The brokers denied any impropriety, but many ended up paying hundreds of millions of dollars in settlements and said they would no longer accept undisclosed monies from insurance companies. Twenty execs pleaded guilty to criminal char­ges; Marsh & McLennan handed more than 5,000 employees their walking papers. One of the few companies to emerge unscathed was Willis Group Holdings — in large part due to the leadership of chairman and CEO Joe Plumeri, 64, who runs the London-based company from New York. When Plumeri came onboard in 2000, at the recommendation of Henry Kravis — whose private-equity firm, Kohlberg Kravis Roberts, had taken the company private two years earlier — Willis was about $1 billion in debt. Rumors swirled that Aon was interested in snapping it up. Plumeri took the company public again, encouraging employees to buy stock; ramped up the core brokerage business; and bought majority stakes in companies in Germany, Italy and Spain. By 2003, Willis’s debt was down to $370 million.
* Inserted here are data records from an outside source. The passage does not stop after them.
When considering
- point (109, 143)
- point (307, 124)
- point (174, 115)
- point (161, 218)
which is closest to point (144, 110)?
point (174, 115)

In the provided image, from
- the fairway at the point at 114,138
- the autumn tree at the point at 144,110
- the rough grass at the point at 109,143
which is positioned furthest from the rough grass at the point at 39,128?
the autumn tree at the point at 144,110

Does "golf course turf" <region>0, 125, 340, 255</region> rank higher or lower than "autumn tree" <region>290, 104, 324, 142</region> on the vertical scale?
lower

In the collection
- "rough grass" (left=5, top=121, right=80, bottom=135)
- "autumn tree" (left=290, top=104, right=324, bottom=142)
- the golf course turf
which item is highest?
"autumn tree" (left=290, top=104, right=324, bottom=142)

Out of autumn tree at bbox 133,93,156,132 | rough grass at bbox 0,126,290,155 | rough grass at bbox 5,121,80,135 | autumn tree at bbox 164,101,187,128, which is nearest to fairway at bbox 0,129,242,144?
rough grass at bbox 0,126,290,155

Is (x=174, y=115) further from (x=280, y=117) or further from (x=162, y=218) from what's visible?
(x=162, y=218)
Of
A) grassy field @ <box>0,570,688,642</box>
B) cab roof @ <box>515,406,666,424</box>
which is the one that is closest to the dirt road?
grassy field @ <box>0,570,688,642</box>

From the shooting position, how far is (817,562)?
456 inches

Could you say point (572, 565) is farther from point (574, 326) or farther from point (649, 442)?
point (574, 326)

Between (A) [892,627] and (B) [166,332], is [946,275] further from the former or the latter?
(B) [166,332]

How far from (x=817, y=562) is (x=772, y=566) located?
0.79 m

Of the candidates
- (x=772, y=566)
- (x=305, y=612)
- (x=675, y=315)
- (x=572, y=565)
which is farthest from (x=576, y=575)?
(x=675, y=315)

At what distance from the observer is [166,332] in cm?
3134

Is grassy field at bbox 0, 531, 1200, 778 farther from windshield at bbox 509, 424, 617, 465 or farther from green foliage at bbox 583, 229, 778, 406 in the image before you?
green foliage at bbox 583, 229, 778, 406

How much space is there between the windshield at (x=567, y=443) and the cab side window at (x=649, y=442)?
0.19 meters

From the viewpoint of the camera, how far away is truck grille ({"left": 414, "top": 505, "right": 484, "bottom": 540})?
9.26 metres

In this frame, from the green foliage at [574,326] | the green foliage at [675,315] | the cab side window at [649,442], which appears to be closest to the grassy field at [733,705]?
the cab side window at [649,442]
cl.02.profit on higher ground

His most fatefully prescient move came in July 2004, when he implemented a “Client Bill of Rights” — the company’s 10 commitments to “show our clients on paper why they should do business with us instead of our competitors, what they can expect from us time and again, and what our core values and beliefs are,” Plumeri says. During this period, he forbid employees from accepting compensation, gifts, entertainment or trips from insurers. He also began fully disclosing all compensation that Willis received for its services.

By the time the Spitzer probe came along, Willis’s practices were so aboveboard that it didn’t face a single lawsuit or have to issue any apology.

“Willis has implemented a more aggressive sales culture,” says Meyer Shields, principal at Stifel, Nicolaus & Co., a brokerage and investment-banking firm in Baltimore.

Plumeri’s foresight worked on another level, too: Reeling companies such as Aon went from being predators to wounded prey, ripe for poaching business. In 2007, ­Willis reported sales of $2.6 billion — up from $1.3 billion when Plumeri took over. Many people credit the Client Bill of Rights with helping keep Willis out of legal trouble. Previously, the company had relied on a simple Broker of Record letter to show it represented a client in the marketplace. Nothing stipulated customers’ expectations or Willis’s commitment to them; this approach became the industry standard.

Willis board member Joseph A. Califano Jr., the onetime U.S. Secretary of Health, Education and Welfare who has served on more than 20 for-profit boards over the years, says he can’t think of another firm that has done something similar: “Now, when I advise companies, I stress the importance of articulating their vision and values in a way that will have that kind of impact on their ­customers and employees,” he says. 


Executive Summary

• Fiscal Guru: When Joe Plumeri took over in 2000, Willis Group Holdings was about $1 billion in debt. By 2003, that figure was down to $370 million.

• Clients Come First: In 2004, Plumeri insti­tuted a “Client Bill of Rights.” One tenet: Employees were for­bidden to accept insurer-sponsored compensation or gifts.

• Success Story: By 2007, Willis reported sales of $2.6 billion — up from $1.3 billion seven years earlier.